通学路脇に長年放置され、倒壊の恐れがある空家について、和歌山県橋本市は8月11日、空家対策特別措置法に基づき、略式代執行開始を宣言、撤去に着手した。2015年施行の同措置法による撤去は県内で初めて。地元住民は「これで隣家や通学生、通行車両などの安全性が確保される」と喜んでいる。
市建築住宅課の調査によると、同住宅は母屋(木造平屋)の西隣りにある、木造2階建て延べ76・4平方メートルで、築50年以上を経た、倒壊の危険性が高い建物。所有・居住者は死亡、親族は相続を放棄している。

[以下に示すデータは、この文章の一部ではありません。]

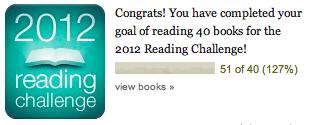 Goodreads Challenge 2012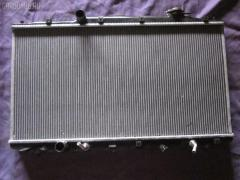 Радиатор ДВС HONDA ACCORD J35Z2 FROBOX FX-036-1862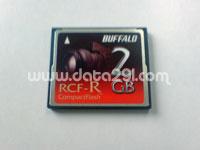 バッファロー RCF-R 2GB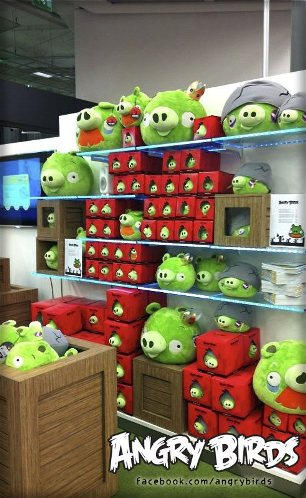 Angry-Birds-Store-pics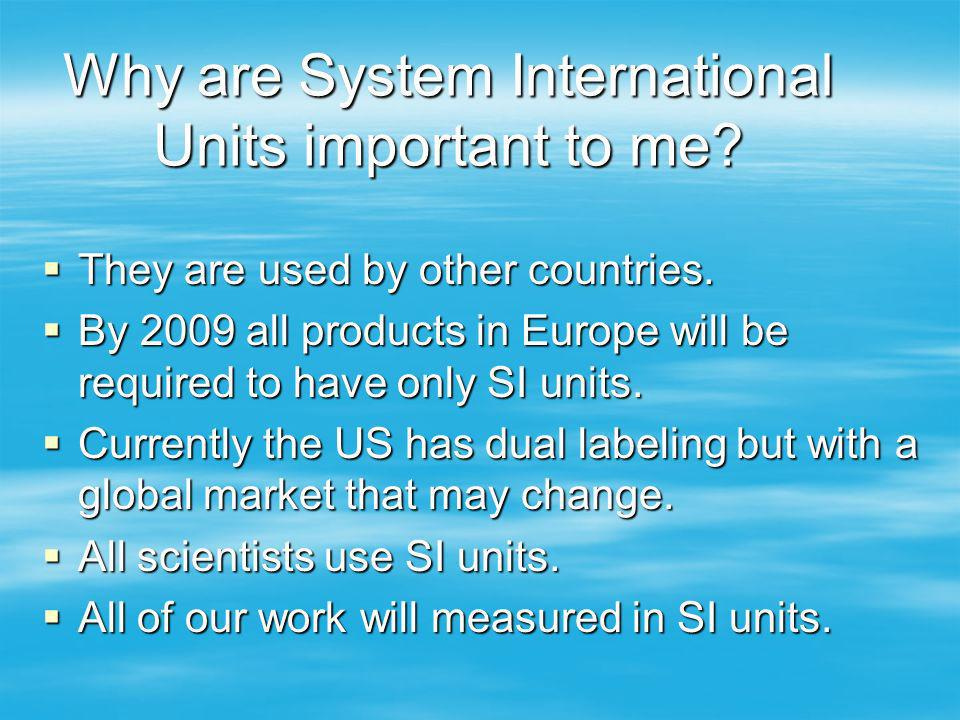 Why are System International Units important to me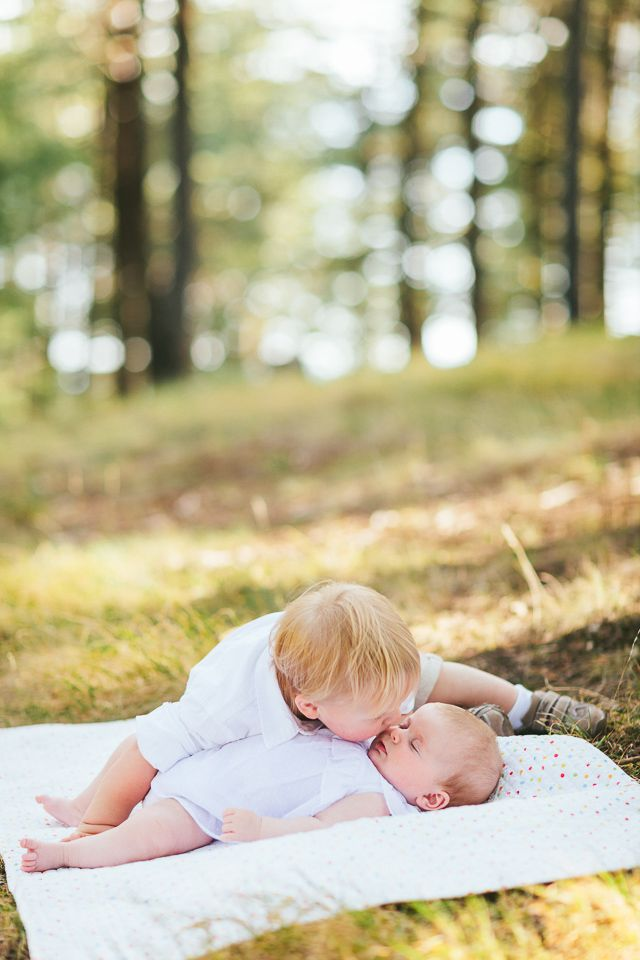 Keepsake Photography by Daniel Keeffe | Canberra Newborn Photography #newborn #familyportrait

平成27年1月、近隣住民からの情報提供により調査したうえ、改善助言、指導、勧告の公告を行ったが、改善命令すべき相手が確認できないため、撤去に踏み切った。
同住宅は、瓦屋根が抜け落ち、側壁や窓の各所が崩壊、夏の蔦草(つたくさ)に覆われ、西側の通学路(市道)側にやや傾いている。西側と北側には住宅が近接している。

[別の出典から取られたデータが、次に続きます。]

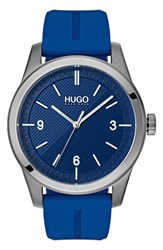 Hugo Automatic Silicone Strap Watch 40Mm Blue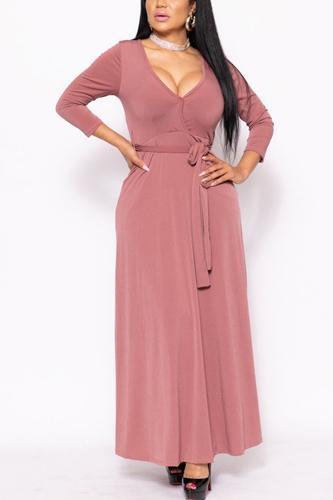 Solid, V-neck Maxi Dress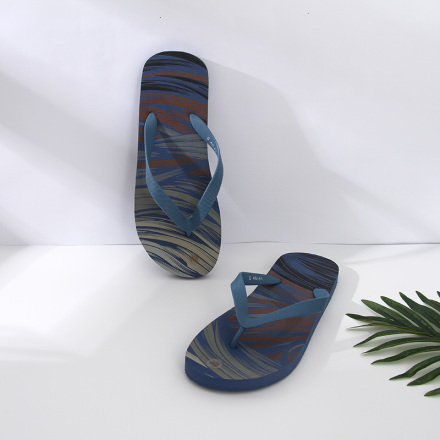 Summer Style Trendy Flips Flops for Men (Light Blue)(44/45)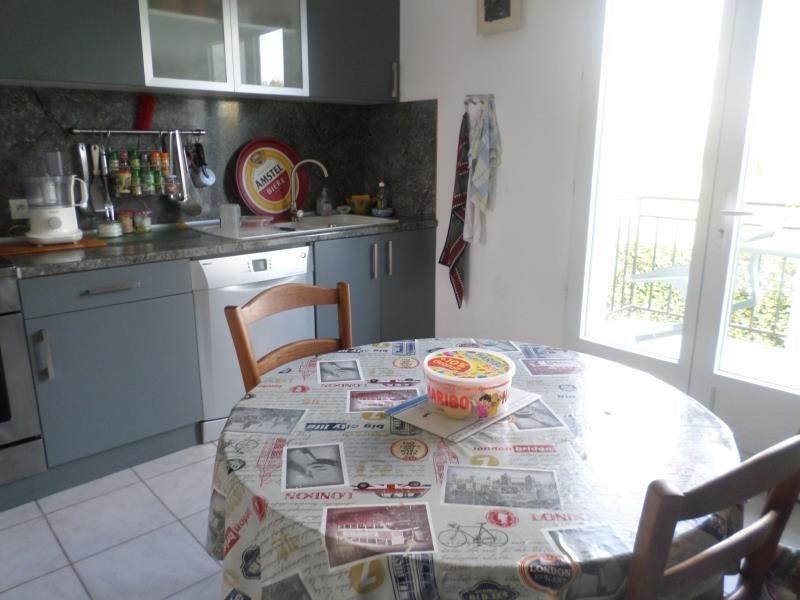 Vente maison / villa Lussac les chateaux 146000€ - Photo 10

場所はJR・南海橋本駅北約500メートルで、通学路は県立橋本高校・古佐田丘中学校の生徒たちが登下校。乗用車や貨物車の往来も多い。
この日午前7時55分、橋本市職員6人と業者4人が現場に集合。西前克彦(にしまえ・かつひこ)建築住宅課長が、代執行開始を宣言。同8時に撤去作業に着手。業者は2階部分までの足場作り、周囲の環境対策シート張り、建物を取り壊して、8月末頃までに撤去、更地にする方針。撤去費用は約150万円(国40%補助)。
地元住民の話によると、この老朽住宅は8月7日、台風5号が橋本を通過した際、建物の周囲を覆っていたトタンが吹き飛んで、北側の電話線にかぶさるなど大騒ぎ。負傷者はなかったが、近隣住民を不安に陥れたという。

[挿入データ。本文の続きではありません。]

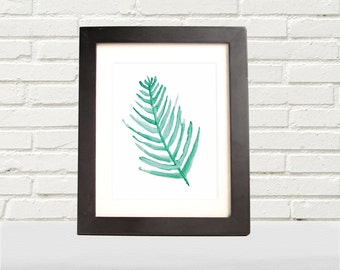 Green leafy branch watercolor print- digital download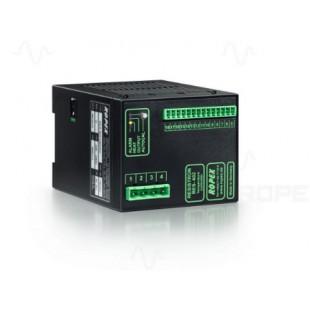 ROPEX温度控制器 RES-406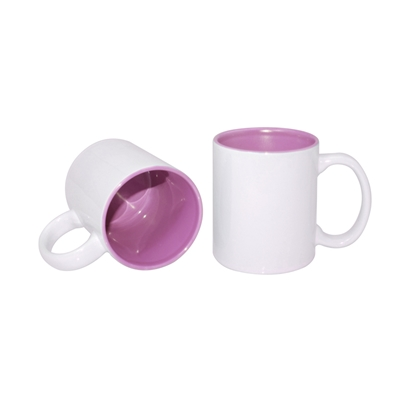 Picture of Cup, ceramic, white, with pink inside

西前・建築住宅課長は、市民の生命・身体・財産を保護する特別措置法の趣旨に従い、「このような空き家が増えないよう、所有者には適切な管理をお願いしたい」と訴えていた。
写真(上)は建物撤去の略式代執行開始を宣言する西前・建築住宅課長。写真(中)は母屋の東側建物付近から見た老朽化著しい2階建て住宅。写真(下)は蔦草に覆われた倒壊の恐れがある空き家と撤去作業に着手する人たち。